# Zero Matrix is Identity for Matrix Entrywise Addition over Ring

## Theorem

Let $\struct {R, +, \circ}$ be a ring.

Let $\map {\MM_R} {m, n}$ be a $m \times n$ matrix space over $R$.

Let $\mathbf 0_R = \sqbrk {0_R}_{m n}$ be the zero matrix of $\map {\MM_R} {m, n}$.

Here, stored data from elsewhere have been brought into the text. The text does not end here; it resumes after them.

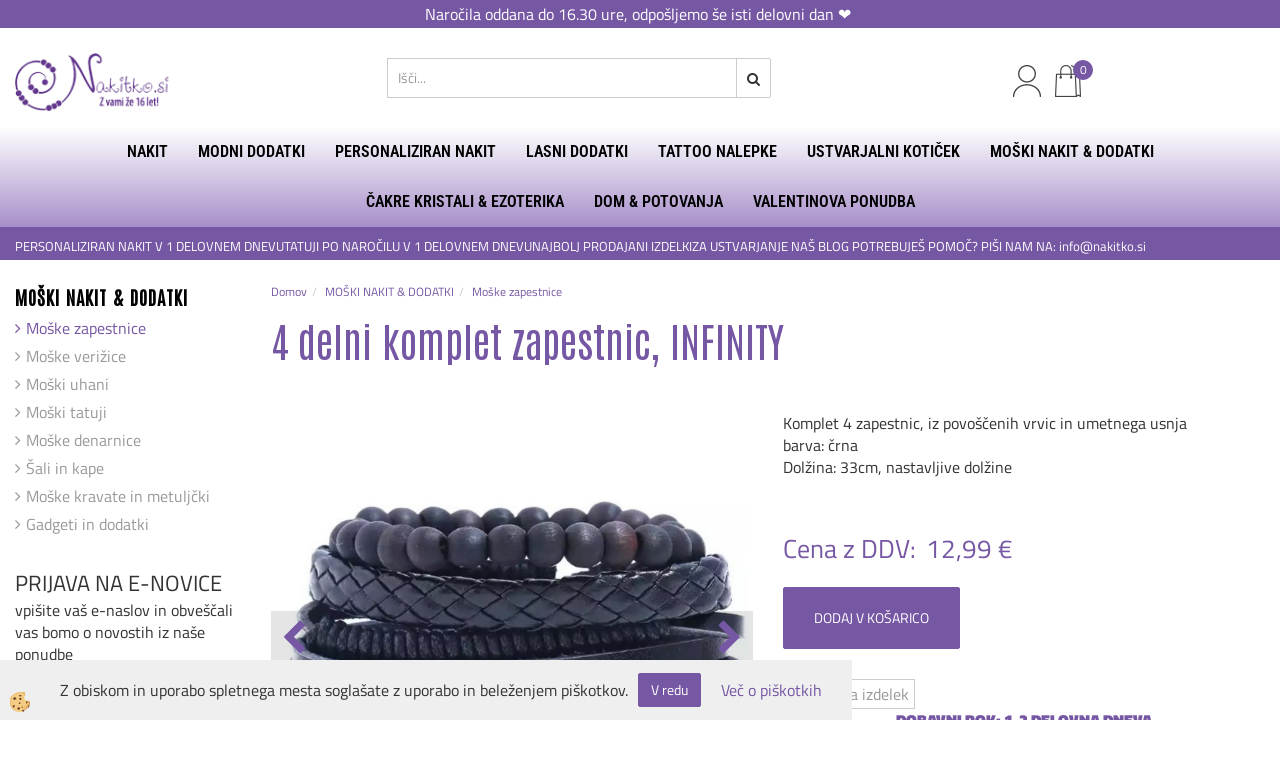

--- FILE ---
content_type: text/html; Charset=utf-8
request_url: https://www.nakitko.si/ajax_afterdark.asp
body_size: 286
content:
29946|||<img onmouseover="ImageOver(this,29946);" onmouseout="ImageOut(this,29946);" src="/media/SlikeIT//Thumbs/Cheap-2018-New-Popular-5.jpg" alt="Modna zapestnica večdelna pisana" />;;;43374|||<img onmouseover="ImageOver(this,43374);" onmouseout="ImageOut(this,43374);" src="/media/SlikeIT//Thumbs/9a2f3821b74553c6beaa8a50cc819d28_1750597533851.jpg" alt="Moška zapestnica iz nerjavečega jekla prepletena" />;;;43858|||<img onmouseover="ImageOver(this,43858);" onmouseout="ImageOut(this,43858);" src="/media/SlikeIT//Thumbs/042cf5eb-19ca-4e13-96ab-69e33e58ce7a.jpg" alt="Moški bleščeči uhani s cirkoni nerjaveče jeklo" />;;;47940|||<img onmouseover="ImageOver(this,47940);" onmouseout="ImageOut(this,47940);" src="/media/SlikeIT//Thumbs/0da1622a-866b-444c-9f18-0a8eec2d0e35.jpg" alt="Moška verižica z obeskom prstana iz nerjavečega jekla" />;;;

--- FILE ---
content_type: text/html; Charset=utf-8
request_url: https://www.nakitko.si/ajax_aftersunset.asp
body_size: -68
content:
15445|||<div class="seznam_opcije"></div>;;;25264|||<div class="seznam_opcije"></div>;;;25615|||<div class="seznam_opcije"></div>;;;29406|||<div class="seznam_opcije"></div>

Then $\mathbf 0_R$ is the identity element for matrix entrywise addition.

## Proof 1

Let $\mathbf A = \sqbrk a_{m n} \in \map {\MM_R} {m, n}$.

Then:

 $\ds \mathbf A + \mathbf 0_R$ $=$ $\ds \sqbrk a_{m n} + \sqbrk {0_R}_{m n}$ Definition of $\mathbf A$ and $\mathbf 0_R$ $\ds$ $=$ $\ds \sqbrk {a + 0_R}_{m n}$ Definition of Matrix Entrywise Addition $\ds$ $=$ $\ds \sqbrk a_{m n}$ Ring Axiom $\text A3$: Identity for Addition is $0_R$ $\ds \leadsto \ \$ $\ds \mathbf A + \mathbf 0_R$ $=$ $\ds \mathbf A$ Definition of Zero Matrix over Ring

Similarly:

 $\ds \mathbf 0_R + \mathbf A$ $=$ $\ds \sqbrk {0_R}_{m n} + \sqbrk a_{m n}$ Definition of $\mathbf A$ and $\mathbf 0_R$ $\ds$ $=$ $\ds \sqbrk {0_R + a}_{m n}$ Definition of Matrix Entrywise Addition $\ds$ $=$ $\ds \sqbrk a_{m n}$ Ring Axiom $\text A3$: Identity for Addition is $0_R$ $\ds \leadsto \ \$ $\ds \mathbf 0_R + \mathbf A$ $=$ $\ds \mathbf A$ Definition of Zero Matrix over Ring

$\blacksquare$

## Proof 2

We have from Ring Axiom $\text A3$: Identity for Addition that the identity element of ring addition is the ring zero $0_R$.
$\blacksquare$